Recalling more neighborly times, ’08ers (as in ZIP code 93308) of the Merle generation are engaged in keeping Oildale from "slipping into the brine," Puskarich said. A new $1.3 million park and town center has begun to revive Oildale’s main street. The metal band Korn has taken up residence in Buck Owens’ old recording studio, the River Theatre.

The campaign to "Save Hag’s Boxcar" would involve disassembling and restoring it to its 1940s glory, as well as building a new dwelling for the current occupant. Rea, the singer’s sister, sold the home in the 1980s — a decision she said she regrets — and it has changed hands since then. The current owner has signed a written agreement with Citizens Preserving History, a group led by Glenda Rankin, a local rancher, and her sister Dianne Sharman. The owner has offered to donate the structure in exchange for a new, similarly proportioned home on the property.

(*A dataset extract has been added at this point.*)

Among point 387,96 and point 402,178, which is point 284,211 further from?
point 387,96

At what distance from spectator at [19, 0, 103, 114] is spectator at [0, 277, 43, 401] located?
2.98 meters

The boxcar would leave its current site — where dirt remains more common than sidewalks — for Pioneer Village, the county museum’s outdoor display of more than 50 uprooted historic buildings. But some residents would like to see the boxcar stay put.

"Merle’s father built it here, made it their home," said Jeanette J. Gary, the head of Citizens of a New Oildale, a civic improvement organization.

It is also a reminder of the days when Bakersfield was alive with music that shook the walls of honky-tonks like the Clover Club, the Lucky Spot, the Sad Sack and, most notably, the Blackboard, the inspiration for the song "Dim Lights, Thick Smoke (and Loud, Loud Music").

On a recent night at Trout’s, the lone honky-tonk in Oildale still going strong, 79-year-old musician Red Simpson and his Bakersfield-Sound crony Bobby Durham, 72, reminisced while nursing water on the rocks. They used to play Bakersfield five or six times a week — twice on Sundays — alternating between "beer jobs" and "whiskey jobs." (There was more fighting at a whiskey job.)

"You walked into the Blackboard and it was loud, man," Durham recalled.

"We played a lot of music together," he added.

Simpson cut in. "We played a lot of craps," he said.